Sous l'effet de notre propre ignorance dans le domaine concerné ou sous l'effet de la fermeté avec laquelle le premier crétin venu pose parfois ses élucubrations en évidences, la tentation est parfois forte de prendre pour argent comptant toute déclaration qui nous est servie (en particulier lorsqu'elle semble également servir nos propres intérêts).
Posons donc, même s'il ne suffit pas de l'affirmer pour que cela soit démontré, qu'affirmation n'est pas raison et qu'il ne suffit pas de poser quelque chose comme vrai pour que ce quelque chose soit démontré.
Une affirmation, en d'autres termes ce que je dis de quelque chose (le prédicat de mon sujet, pour causer comme tout le monde), n'est a priori que l'opinion plus ou moins valable et plus ou moins honnête que je me suis formé de cette chose à partir de ce que j'en sais. En tant que récepteur d'une affirmation, il m'appartient donc avant tout :
- de me demander ce que celui qui émet cette affirmation sait du sujet dont il parle (en général, la réponse est "rien") et si cette connaissance qu'il en a lui suffit à émettre un avis sérieux.
- dans le cas où l'émetteur connaît plutôt bien son sujet, de me demander si l'opinion émise est en cohérence avec les faits connus et surtout s'il est capable de la démontrer (ce que je suis en droit de lui demander).
Tout ceci étant un peu abstrait, nous allons prendre un exemple concret, mais alors vraiment bien concret, très très concret, on peut pas plus concret, un des exemples les plus foutrement concrets qui soient. Imaginons donc que quelqu'un pose l'affirmation suivante : "Florent Pagny est un con chantant".
Nous ne nous attarderons pas sur "chantant", étant entendu que Florent Pagny chante en effet (bien ou mal, ce n'est pas le fond du débat).
Mais peut-on affirmer que Florent Pagny est un con ?
Il me semble tout d'abord que ne pas connaître personnellement Florent Pagny est certes un immense bonheur, mais également un facteur handicapant pour pouvoir se prononcer sur son hypothétique connerie. Je ne peux guère me fonder que sur les déclarations publiques de cet individu, en particulier celles concernant sa liberté de penser face à l'ISF. Je devrais donc plutôt dire : "Lorsqu'il fait ce genre de déclarations, Florent Pagny est vraiment con" ou "a vraiment l'air d'un con", ou éventuellement "joue au con" mais c'est plus douteux.
Reste à démontrer que ces propos (à défaut de Florent Pagny lui-même et de manière absolue) sont cons.

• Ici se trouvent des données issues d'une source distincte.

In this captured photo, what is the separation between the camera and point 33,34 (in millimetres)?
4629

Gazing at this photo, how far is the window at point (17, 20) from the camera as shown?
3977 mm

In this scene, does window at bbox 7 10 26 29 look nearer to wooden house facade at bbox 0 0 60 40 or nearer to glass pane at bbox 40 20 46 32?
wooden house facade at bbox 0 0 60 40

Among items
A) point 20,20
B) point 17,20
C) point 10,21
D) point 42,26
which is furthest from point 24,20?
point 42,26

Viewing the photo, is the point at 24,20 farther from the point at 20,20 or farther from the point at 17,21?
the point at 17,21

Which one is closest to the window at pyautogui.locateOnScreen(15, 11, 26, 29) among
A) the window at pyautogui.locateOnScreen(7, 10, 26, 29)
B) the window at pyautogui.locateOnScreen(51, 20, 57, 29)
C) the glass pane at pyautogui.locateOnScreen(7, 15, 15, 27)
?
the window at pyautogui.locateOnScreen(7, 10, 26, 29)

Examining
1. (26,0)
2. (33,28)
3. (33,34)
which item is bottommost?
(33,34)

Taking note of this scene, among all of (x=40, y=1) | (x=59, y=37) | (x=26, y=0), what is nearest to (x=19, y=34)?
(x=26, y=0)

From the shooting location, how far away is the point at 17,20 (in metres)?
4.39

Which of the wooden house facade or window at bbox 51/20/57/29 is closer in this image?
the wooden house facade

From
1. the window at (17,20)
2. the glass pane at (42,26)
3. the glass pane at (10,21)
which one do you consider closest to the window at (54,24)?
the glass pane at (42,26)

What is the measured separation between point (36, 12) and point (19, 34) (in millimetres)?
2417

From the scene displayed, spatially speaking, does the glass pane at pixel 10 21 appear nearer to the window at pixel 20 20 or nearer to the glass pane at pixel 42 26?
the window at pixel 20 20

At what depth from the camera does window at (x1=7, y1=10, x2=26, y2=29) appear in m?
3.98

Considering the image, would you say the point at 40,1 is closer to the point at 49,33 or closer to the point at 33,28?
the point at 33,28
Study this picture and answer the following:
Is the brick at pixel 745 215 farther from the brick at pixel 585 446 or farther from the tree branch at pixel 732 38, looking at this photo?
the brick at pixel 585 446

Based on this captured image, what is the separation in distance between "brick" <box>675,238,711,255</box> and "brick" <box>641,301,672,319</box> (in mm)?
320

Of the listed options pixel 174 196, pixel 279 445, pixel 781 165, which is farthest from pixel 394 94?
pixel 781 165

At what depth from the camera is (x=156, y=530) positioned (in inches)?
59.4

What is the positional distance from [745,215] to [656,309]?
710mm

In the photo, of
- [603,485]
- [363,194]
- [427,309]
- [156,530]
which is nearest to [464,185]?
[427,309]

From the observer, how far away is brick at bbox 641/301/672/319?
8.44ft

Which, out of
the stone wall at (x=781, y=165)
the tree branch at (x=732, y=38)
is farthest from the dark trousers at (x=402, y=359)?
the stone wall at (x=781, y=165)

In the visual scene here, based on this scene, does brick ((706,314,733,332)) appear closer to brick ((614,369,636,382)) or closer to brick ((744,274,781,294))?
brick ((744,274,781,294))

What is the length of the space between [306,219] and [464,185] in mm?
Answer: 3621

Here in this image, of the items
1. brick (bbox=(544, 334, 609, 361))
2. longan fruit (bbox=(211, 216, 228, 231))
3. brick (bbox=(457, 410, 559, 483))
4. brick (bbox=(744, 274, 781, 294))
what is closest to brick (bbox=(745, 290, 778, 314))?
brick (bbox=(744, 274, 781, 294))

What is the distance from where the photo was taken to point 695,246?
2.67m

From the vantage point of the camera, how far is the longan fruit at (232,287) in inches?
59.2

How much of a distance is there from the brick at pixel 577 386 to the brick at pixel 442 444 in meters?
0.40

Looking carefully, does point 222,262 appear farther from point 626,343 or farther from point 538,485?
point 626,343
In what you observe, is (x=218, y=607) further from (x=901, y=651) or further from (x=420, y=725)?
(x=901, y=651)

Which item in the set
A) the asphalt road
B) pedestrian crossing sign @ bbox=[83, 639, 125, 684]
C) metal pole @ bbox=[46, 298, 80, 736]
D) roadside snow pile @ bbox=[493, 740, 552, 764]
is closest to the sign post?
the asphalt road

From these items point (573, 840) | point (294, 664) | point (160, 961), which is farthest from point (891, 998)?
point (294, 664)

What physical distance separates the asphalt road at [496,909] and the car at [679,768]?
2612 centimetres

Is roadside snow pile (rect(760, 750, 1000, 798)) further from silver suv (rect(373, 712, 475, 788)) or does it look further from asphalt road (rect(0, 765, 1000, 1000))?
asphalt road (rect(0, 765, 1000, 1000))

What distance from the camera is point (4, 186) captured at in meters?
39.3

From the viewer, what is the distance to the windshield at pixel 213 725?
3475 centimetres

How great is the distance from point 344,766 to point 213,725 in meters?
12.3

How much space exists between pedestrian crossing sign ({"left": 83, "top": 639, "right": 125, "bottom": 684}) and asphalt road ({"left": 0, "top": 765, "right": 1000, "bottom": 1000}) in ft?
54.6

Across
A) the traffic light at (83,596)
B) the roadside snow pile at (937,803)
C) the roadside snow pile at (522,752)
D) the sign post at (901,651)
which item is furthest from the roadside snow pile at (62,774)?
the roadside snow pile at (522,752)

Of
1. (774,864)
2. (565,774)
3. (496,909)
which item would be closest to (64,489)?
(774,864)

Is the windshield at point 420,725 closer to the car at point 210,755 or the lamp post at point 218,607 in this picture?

On examinera d'abord la position de Pagny au sujet du fisc, ce que Gad Elmaleh appellerait son "avis d'imposition", position qui dénote une absence totale de réflexion sur l'intérêt collectif, une incapacité à raisonner au-delà de son propre cas et de son propre intérêt. Passons : nous ne sommes pas là pour donner des leçons de civisme. Libre à chacun de raisonner égoïstement : ce qui est con, c'est de le dire publiquement, en croyant que tout le monde va être d'accord avec nous sur le fait que nous, Florent Pagny, payons trop d'impôts, et de croire de surcroît que tout le monde va se précipiter pour acheter l'album dans lequel nous geignons sur notre sort d'assujetti à l'ISF. Ceci dit, ce n'est pas si con que ça puisqu'il a vendu son disque et trouvé des cons pour le plaindre. D'où il ressort bien après analyse, que notre affirmation de départ était erronée et que le plus con n'est pas du tout Florent Pagny mais ceux qui ont acheté son disque (nous excepterons bien sûr d'un tel jugement les mélomanes avertis qui n'ont acheté ce disque que pour des raisons purement esthétiques).
D'autre part, on pourra souligner à quel point il est ridicule de se poser en rebelle et en victime, de mettre en avant une atteinte intolérable à une liberté de pensée dont on n'a pas soi-même l'usage, lorsque dans le monde des gens sont emprisonnés ou mis à mort pour avoir osé exercer ladite liberté de pensée. D'où il ressort bien après analyse, que notre affirmation de départ était erronée et que Florent Pagny n'est pas aussi con qu'il est grotesque.
Tout ceci montre bien à quel point la moindre affirmation mérite d'être vérifiée, pesée et nuancée.